───── 本文

最高のお誕生日プレゼント~後編~
って、言ってもらえた話。
その日の夜、本来私からしなきゃいけない連絡をお母様の方からくれた。と言っても直接連絡は取り合えないので、タミオ君を通じた画面キャプチャでのLINE報告。
本当にこの男は幸せなんだろうか。
幸せそうには見えるけど、私のこともめちゃくちゃ好きだろうけど、本気で結婚を考えているんだろうか。
聞けばいつだって、『うん』とは言う。
時期を確認した時も、必要な書類を 婚姻届けの現物が入った封筒を 次の休みこそは一緒に確認しようと交わした約束も毎回『うん』とは言う。
私はタミオ君自身の気持ちで、本当に結婚したいと思ってくれているのか確認したくて、それ以上の行動は起こさない。
だから、引き出しを開けないまま休みが終わっても
予定している5月が迫っても
今まで何も言わなかった。
その手の話をタミオ君から出してくることは絶対になくて、チャンスさえあれば話を振るのはいつも私。その度に 口約束だけを交わす。
きっとこのままじゃ、5月に入籍なんてしない(できない)だろうな って心のどこかでいつも思ってた。
それでも急かすのが嫌で、タミオ君が前向きに考えて行動してくれるのをいつも待ってた。
結婚を急いでいるわけではないし、5月の入籍がやむを得ず叶わなくたって全然構わない。でも今のまま5月になれば、それは【やむを得ず】叶わなかった入籍なんかじゃない。

──────────
───── データ部

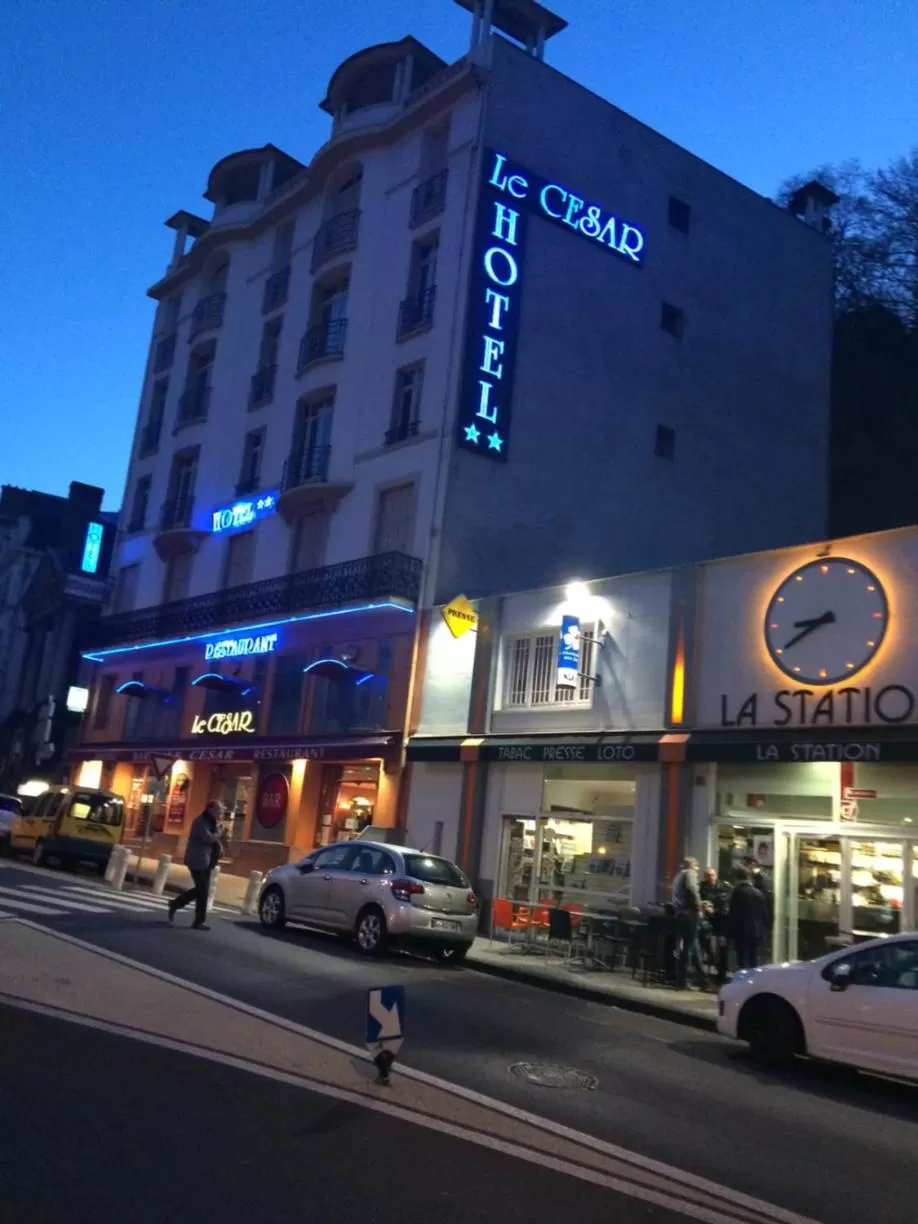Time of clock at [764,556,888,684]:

──────────

- **目標**
(1) 誕生日プレゼントの本文に登場する人物を、本文中の呼び方で一人一回ずつすべて挙げよ。
(2) 誕生日プレゼントの本文を、最後の文の後から続けて書け。

- **想定解答**
(1) 私、お母様、タミオ君

(2)
ご両親にも私が一方的に話しただけ。タミオ君からも事前に少し伝えてはくれていたようだったから、寝耳に水ではなかったものの
タミオ君がそれを嬉しそうに幸せそうに両親に報告するわけじゃなくて、私が一人で喋り倒しただけ。
思えばちゃんとプロポーズだってされてないし、我が母への挨拶だって、結婚の意思があるかどうかだって、母から尋問されてその場で結果的にしてくれただけだ。
もっと更に遡って思えば
交際だって同棲だって、薬を変える決断だって、私が伝えた気持ちにタミオ君が賛同してくれて進んできただけで タミオ君の意思は私が掘り下げて聞かなきゃわからない。結果わかればいい って今までは思ってきたけれど、結婚はわけが違う。
どちらか片方が今じゃないと思ってるうちに、無理にするもんではない。
ずっと自分の頭の中だけでたくさん考えた。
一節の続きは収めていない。